The only hitch was the manager. The man had been a shambles from the first, sweating and trembling. But when Santiamen pulled him to his feet and told him to be a good little hostage or else, the man turned gray and grabbed for his chest, nearly fainting. Both of the tellers gasped and the shorter, prettier one tried to run to help him, brought up short by Maldonado’s arm across her chest and fingers around her right tit. At her first movement Ramos had reflexively jerked his gun up to cover her, but she dared it, sobbing, “No, no, his heart…his surgery…oh, please don’t!”

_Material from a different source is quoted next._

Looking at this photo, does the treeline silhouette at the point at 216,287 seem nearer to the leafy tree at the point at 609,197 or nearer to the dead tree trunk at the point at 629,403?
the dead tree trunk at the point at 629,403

The girl shrugged free of Maldonado’s groping and brushed past Ramos’ gun, running to where the manager had slumped back into his chair and falling on her knees beside him. “You can’t take him, you’ve hurt him enough. Take me instead.”

Annoyed, Martillo stepped over to the desk and tore open the sweat-stained white shirt. There was no mistaking the shiny red scar and raw stitch marks up the sternum. The man was deeply shaken, but licked his lips and said, “No. I’m okay. Leave the girls alone.”

Impressed by these sudden flourishes of courage and devotion, Martillo turned to Santiamen and ordered, “He’d just die on us. Take the girls instead.” The big man nodded as though he’d already assumed that much and gently pulled the sobbing teller off the man and motioned Regalado to take the other girl over to the door. At the sight of the tall girl’s pale, shocked face and shaky step the manager stirred in his chair, begging Martillo, “No, please. Take me and leave the girls. They’re just kids. I’ll be all right.”

Martillo growled that all the bravery was very touching but the girls were hostage and that was that. He leaned his hideous mask down into the manager’s face, as though menacing him, and said in a low, soft voice, “Don’t worry about the girls. No harm will come to them. I promise you that.” The manager stared at the grotesque persona in amazement, as though it had just occurred to him there was a human behind it.

As Santiamen slung his gun and gathered up most of the bags, Maldonado and Regalado hustled the girls to the door, restraining their more overt feel-copping under Ramos’ frown. Dancy finished gathering wallets and glanced at the girls. “Good thinking, boys,” she congratulated them, “Man doesn’t live by bread alone.”

As they formed up in the door for their dash to the car, Ramos and Torres covering the crowd for their withdrawal, she frowned and said, “But isn’t it more traditional to throw the women over your shoulders?”

“We’re robbing the bank,” Martillo snapped, “Not sacking the town.”

“Ah, right,” she shrugged, “One step at a time.”